State v. Waechter

986 P.2d 1281, 163 Or. App. 282, 1999 Ore. App. LEXIS 1703
CourtCourt of Appeals of Oregon
DecidedOctober 13, 1999
Docket960263CM; CA A97160
StatusPublished
Cited by7 cases

This text of 986 P.2d 1281 (State v. Waechter) is published on Counsel Stack Legal Research, covering Court of Appeals of Oregon primary law. Counsel Stack provides free access to over 12 million legal documents including statutes, case law, regulations, and constitutions.

Bluebook
State v. Waechter, 986 P.2d 1281, 163 Or. App. 282, 1999 Ore. App. LEXIS 1703 (Or. Ct. App. 1999).

Opinions

[284]*284DE MUNIZ, P. J.

Defendant appeals from his conviction for theft of services in the second degree. ORS 164.125. We reverse.

On April 29,1996, defendant was charged with theft of services by making unauthorized long distance telephone calls on his roommate’s telephone. On August 7, 1996, while incarcerated at Eastern Oregon Correctional Institute (EOCI), defendant mailed a speedy trial demand to the court and the district attorney, in accordance with ORS 135.760.1 The district attorney received the demand on August 13 and filed a motion for an order to transport defendant from EOCI to court for a hearing on September 18. The order was signed by the court on August 22 but defendant was never transported pursuant to that order. On October 22, the district attorney obtained another order to have defendant transported “forthwith.” Defendant was transported to court on November 7, at which time he was advised of his right to counsel.
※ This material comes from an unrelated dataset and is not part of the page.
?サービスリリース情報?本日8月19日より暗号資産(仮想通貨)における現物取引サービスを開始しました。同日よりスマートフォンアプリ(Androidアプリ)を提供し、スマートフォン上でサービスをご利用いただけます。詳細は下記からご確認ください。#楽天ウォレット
On November 12,1996, the court appointed counsel for defendant, 91 days after the district attorney received his demand letter. Counsel immediately moved to dismiss the charge, pursuant to ORS 135.763 and ORS 135.765,2 and a hearing on that motion was held on November 14.
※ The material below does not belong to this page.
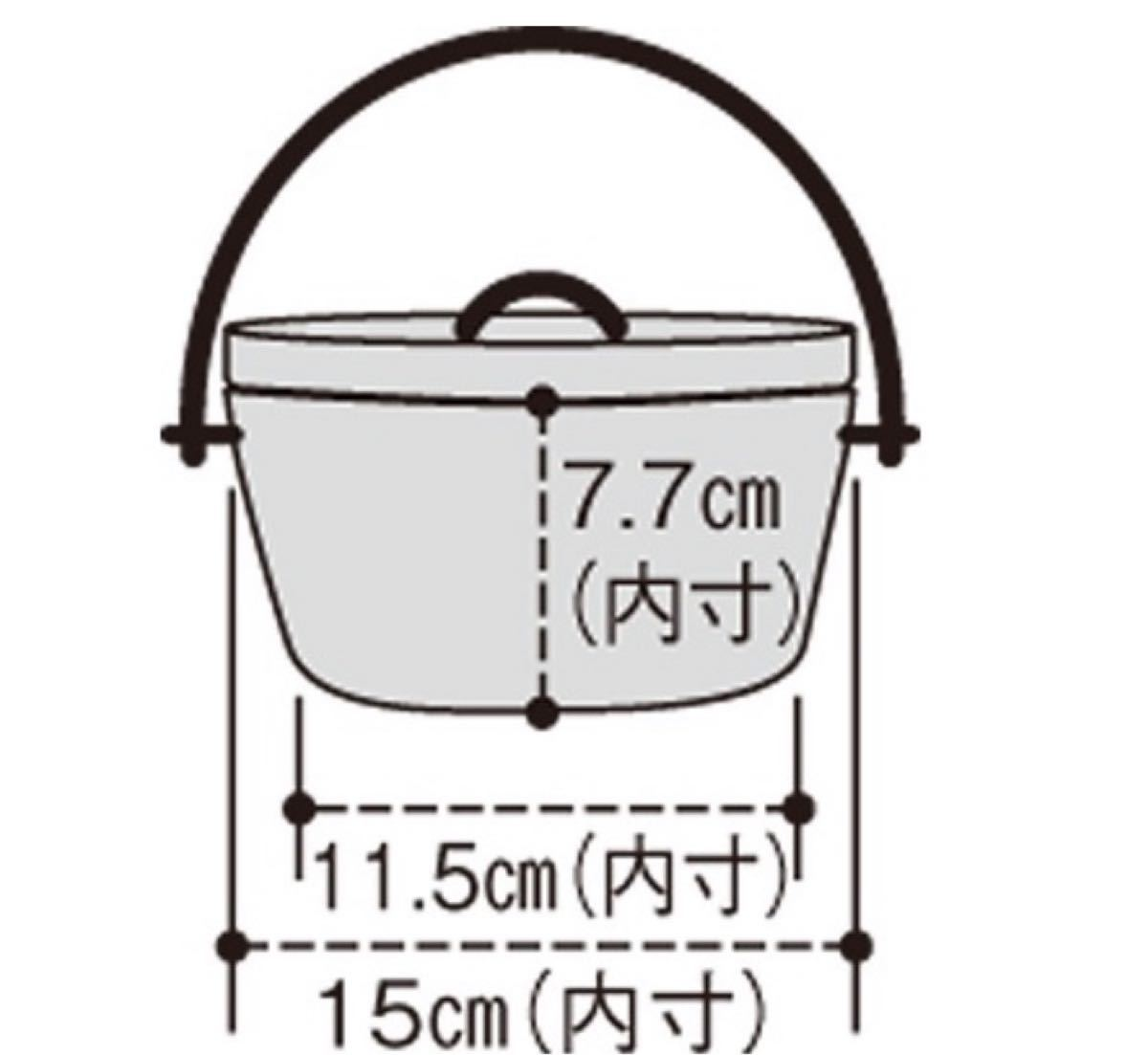 ユニフレーム ダッチオーブン 6インチ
[285]*285At the hearing, the state moved for a continuance, asserting that it did not know of any reason why defendant was not transported from prison to the courthouse on either of the two occasions that an order had been issued. The trial court denied the motion, holding that a continuance could not be granted after the statutory 90 days had elapsed. The state then asked that the court dismiss the charge without prejudice. Defendant opposed the state’s request, arguing that to do so would render the statutes meaningless. The trial court held that it was within its discretion to dismiss with or without prejudice. It then dismissed the case without prejudice for violation of the 90-day rule in ORS 135.763.

The next day, the state refiled the complaint with a new case number. Defendant filed a motion to dismiss and a motion to incorporate the entire record of the previous proceeding. The trial court granted the motion to incorporate the record from the previous proceeding but denied the motion to dismiss. In a bench trial on stipulated facts, defendant was found guilty and sentenced to 12 months’ probation, subject to payment of $652.25 in restitution.

Defendant appeals, assigning error to the trial court’s denial of his motion to dismiss. He argues that the trial court should have dismissed the case because the dismissal in the first case should have been with prejudice. Defendant contends that ORS 135.765 does not permit a trial court to dismiss a case without prejudice because to do so would nullify the purpose of the statute. Alternatively, defendant argues that the trial court abused its discretion in ordering that the first case be dismissed without prejudice because [286]*286there was not good cause for the delay in bringing him to trial.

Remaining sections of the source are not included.